Alexis Tsipras, le nouveau premier ministre de la Grèce, a envoyé ce courrier
au journal Allemand Handelsblatt:
« Chers lecteurs de Handelsblatt,
Je sais d’avance que la plupart
d’entre vous ont probablement une opinion déjà formée sur le contenu de cette
lettre. Je vous invite, cependant, à la lire sans préjugés. Les préjugés
n’ont jamais été un bon conseiller, et encore moins à un moment où la crise
économique les renforce, en entretenant l’intolérance, le nationalisme,
l’obscurantisme, et même la violence.
Avec cette lettre ouverte, je
souhaite vous exposer un récit différent de celui qui vous a été fait au
sujet de la Grèce depuis 2010. Et je tiens aussi et surtout à exposer avec
franchise les projets et les objectifs de SYRIZA, si le 26 Janvier par le
choix des électeurs devient le nouveau gouvernement grec.
En
2010, l’État grec a cessé d’être en mesure de servir sa dette.
Malheureusement, les dirigeants européens ont décidé de faire croire que ce
problème pourrait être surmonté par l’octroi du plus grand prêt jamais
consenti à un état, sous condition que certaines mesures budgétaires seraient
appliquées, alors que celles ci, manifestement, ne pouvaient que diminuer le
revenu national destiné au remboursement des nouveaux et anciens prêts. Un
problème de faillite a été donc traité comme s’ il s’ agissait d’un problème
de liquidité. En d’autres termes, l’attitude adoptée, était celle du mauvais
banquier qui, au lieu d’admettre que le prêt accordé à la société en faillite
a « sauté », il lui accorde des prêts supplémentaires, prétextant
que les anciennes dettes restent servies et prolonge ainsi la faillite à
perpétuité.
Il s’agissait pourtant d’ une question de bon sens de voir
que l’application de la doctrine «extend and pretend» [étendre les maturités
de la dette et prétendre que payer les intérêts ne pose aucun problème] dans
le cas de mon pays aboutirait à une tragédie. Qu’au lieu de stabiliser la
Grèce, l’application de ce dogme installerait une crise auto-alimentée qui
sape les fondations de l’UE.
Notre parti, et moi-même, nous nous sommes opposés à
l’accord de prêt de mai 2010, non pas parce que l’Allemagne et nos autres
partenaires ne nous ont pas donné assez d’argent, mais parce que vous nous
avez donné beaucoup plus d’argent que ce qu’il fallait et que nous pouvions
accepter. De l’argent qui par ailleurs ne pouvait ni aider le peuple grec
puisqu’il disparaissait aussitôt dans le trou noir du service de la dette ni
arrêter l’alourdissement continu de celle-ci, obligeant de la sorte nos
partenaires prolonger ce fardeau à perpétuité aux frais des citoyens.
Et cette vérité était bien connue par les gouvernants
allemands, mais ils n’ont jamais voulu vous la dévoiler.
Et en effet, et avant même que
la première année ne se soit écoulée et depuis 2011, nos prévisions ont été
vérifiées. L’enchaînement des nouveaux prêts aux réductions drastiques des
dépenses a non seulement échoué à dompter la dette, mais il a par surcroît
puni les citoyens les plus faibles, en transformant les citoyens ordinaires
qui avaient un emploi et un toit à des chômeurs sans-abri qui ont tout perdu,
de plus, leur dignité.

# [Liste]
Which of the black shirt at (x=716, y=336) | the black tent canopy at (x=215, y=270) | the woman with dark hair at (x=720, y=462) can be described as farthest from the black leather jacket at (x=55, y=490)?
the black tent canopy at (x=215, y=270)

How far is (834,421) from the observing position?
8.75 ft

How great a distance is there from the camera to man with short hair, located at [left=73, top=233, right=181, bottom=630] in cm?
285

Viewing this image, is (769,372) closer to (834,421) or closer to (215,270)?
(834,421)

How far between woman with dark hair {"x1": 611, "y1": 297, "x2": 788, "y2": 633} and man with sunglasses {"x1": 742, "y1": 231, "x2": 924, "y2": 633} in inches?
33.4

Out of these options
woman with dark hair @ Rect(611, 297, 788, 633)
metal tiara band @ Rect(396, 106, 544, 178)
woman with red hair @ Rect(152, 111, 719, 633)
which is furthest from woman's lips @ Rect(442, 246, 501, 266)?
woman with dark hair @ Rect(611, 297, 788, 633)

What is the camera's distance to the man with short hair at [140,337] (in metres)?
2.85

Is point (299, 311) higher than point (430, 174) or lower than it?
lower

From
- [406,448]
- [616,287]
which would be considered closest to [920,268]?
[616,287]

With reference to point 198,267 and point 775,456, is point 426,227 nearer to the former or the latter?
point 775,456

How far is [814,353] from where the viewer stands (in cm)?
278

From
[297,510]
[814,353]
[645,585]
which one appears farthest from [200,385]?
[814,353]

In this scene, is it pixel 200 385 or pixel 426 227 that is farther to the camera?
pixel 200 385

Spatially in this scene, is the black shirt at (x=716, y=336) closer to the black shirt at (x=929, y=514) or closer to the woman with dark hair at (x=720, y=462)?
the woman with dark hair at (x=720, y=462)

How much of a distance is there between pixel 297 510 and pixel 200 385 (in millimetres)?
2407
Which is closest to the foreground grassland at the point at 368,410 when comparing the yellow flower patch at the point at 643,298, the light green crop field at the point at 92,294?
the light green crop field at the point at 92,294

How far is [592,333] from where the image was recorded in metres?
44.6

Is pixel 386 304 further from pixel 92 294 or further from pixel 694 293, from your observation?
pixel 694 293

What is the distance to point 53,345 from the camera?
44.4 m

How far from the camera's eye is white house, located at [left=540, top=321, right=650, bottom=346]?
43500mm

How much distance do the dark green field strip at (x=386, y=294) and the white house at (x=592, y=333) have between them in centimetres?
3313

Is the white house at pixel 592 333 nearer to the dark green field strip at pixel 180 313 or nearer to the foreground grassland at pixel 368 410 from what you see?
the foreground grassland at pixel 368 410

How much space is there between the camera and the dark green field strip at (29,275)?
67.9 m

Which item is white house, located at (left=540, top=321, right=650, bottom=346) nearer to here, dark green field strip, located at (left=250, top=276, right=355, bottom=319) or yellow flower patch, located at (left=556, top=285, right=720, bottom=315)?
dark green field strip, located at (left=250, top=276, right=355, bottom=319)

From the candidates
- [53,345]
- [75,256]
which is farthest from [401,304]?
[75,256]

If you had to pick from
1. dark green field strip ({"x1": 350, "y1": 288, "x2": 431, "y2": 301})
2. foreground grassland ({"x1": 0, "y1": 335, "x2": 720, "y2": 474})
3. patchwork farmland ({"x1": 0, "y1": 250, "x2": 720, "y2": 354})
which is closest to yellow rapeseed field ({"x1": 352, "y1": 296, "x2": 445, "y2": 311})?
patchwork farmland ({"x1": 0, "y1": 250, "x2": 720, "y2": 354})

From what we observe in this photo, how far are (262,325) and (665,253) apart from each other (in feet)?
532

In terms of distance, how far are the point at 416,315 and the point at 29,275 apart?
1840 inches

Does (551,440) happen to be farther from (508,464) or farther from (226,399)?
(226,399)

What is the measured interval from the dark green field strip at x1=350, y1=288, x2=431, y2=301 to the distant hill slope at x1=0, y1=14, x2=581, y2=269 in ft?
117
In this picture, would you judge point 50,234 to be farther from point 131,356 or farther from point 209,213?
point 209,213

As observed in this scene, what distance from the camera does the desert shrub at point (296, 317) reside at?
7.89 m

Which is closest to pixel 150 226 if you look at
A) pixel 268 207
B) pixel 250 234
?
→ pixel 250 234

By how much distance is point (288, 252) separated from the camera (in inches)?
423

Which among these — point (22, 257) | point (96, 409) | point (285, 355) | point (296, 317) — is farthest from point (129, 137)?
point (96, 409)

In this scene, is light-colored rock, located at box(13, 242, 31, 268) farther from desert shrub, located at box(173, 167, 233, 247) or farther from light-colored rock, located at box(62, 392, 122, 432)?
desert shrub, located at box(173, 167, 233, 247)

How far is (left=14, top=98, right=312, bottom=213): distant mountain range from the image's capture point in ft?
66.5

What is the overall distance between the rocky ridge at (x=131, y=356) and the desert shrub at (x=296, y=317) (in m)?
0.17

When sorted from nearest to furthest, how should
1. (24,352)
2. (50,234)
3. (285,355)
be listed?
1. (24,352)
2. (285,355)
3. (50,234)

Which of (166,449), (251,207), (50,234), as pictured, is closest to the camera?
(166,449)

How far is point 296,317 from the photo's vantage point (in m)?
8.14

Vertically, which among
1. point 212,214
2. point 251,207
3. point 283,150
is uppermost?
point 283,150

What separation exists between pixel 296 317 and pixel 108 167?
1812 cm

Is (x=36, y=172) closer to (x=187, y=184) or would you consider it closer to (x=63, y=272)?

# [À faire]
Rédigez la suite de la lettre ouverte d'Alexis Tsipras aux lecteurs du Handelsblatt, en reprenant juste après sa dernière phrase.

# [Résultat de l'exercice]
L’effondrement des revenus a
conduit à la faillite de milliers d’entreprises, augmentant ainsi le pouvoir
oligopolistique des entreprises qui ont survécu. De ce fait, les prix
diminuaient moins que les revenus tandis que les dettes, publiques et
privées, ne cessaient de s’alourdir. Dans ce contexte, où le déficit d’espoir
a dépassé tous les autres déficits «l’œuf du serpent » n’a pas mis
longtemps pour éclore – et les néo-nazis ont commencé à patrouiller les quartiers
en semant la haine.
Malgré son échec manifeste, la
logique de «extend and pretend» continue à s’appliquer systématiquement
encore aujourd’hui. Le deuxième accord de prêt de 2012, a ajouté une charge
supplémentaire sur les épaules affaiblies de l’état grec, en réduisant les
fonds de pension, en donnant un nouvel élan à la récession, en finançant
aussi une nouvelle kleptocratie avec l’argent de nos partenaires.
Des commentateurs sérieux ont parlé récemment de stabilité
et même de croissance à propos de mon pays pour « prouver » que les
politiques appliquées ont été efficaces. Aucune analyse sérieuse ne soutient
cette «réalité» virtuelle. L’ augmentation récente de 0,7% du revenu national
réel ne marque pas la fin de la récession mais sa poursuite, puisqu’elle a
été réalisée dans une période d’inflation de 1,8%, ce qui signifie que (en
euros) le revenu national a continué de baisser. Simplement, il diminue moins
que la moyenne des prix – tandis que les dettes augmentent.
Cet effort de mobilisation des
«statistiques grecques», pour démontrer que l’application de la politique de
la troïka est efficace en Grèce, est outrageant pour tous les européens qui
ont enfin le droit de connaître la vérité.
Et la vérité est que la dette
publique grecque ne peut pas être honorée tant que l’économie sociale
grecque se trouve en situation de simulation de noyade budgétaire (fiscal
waterboarding) .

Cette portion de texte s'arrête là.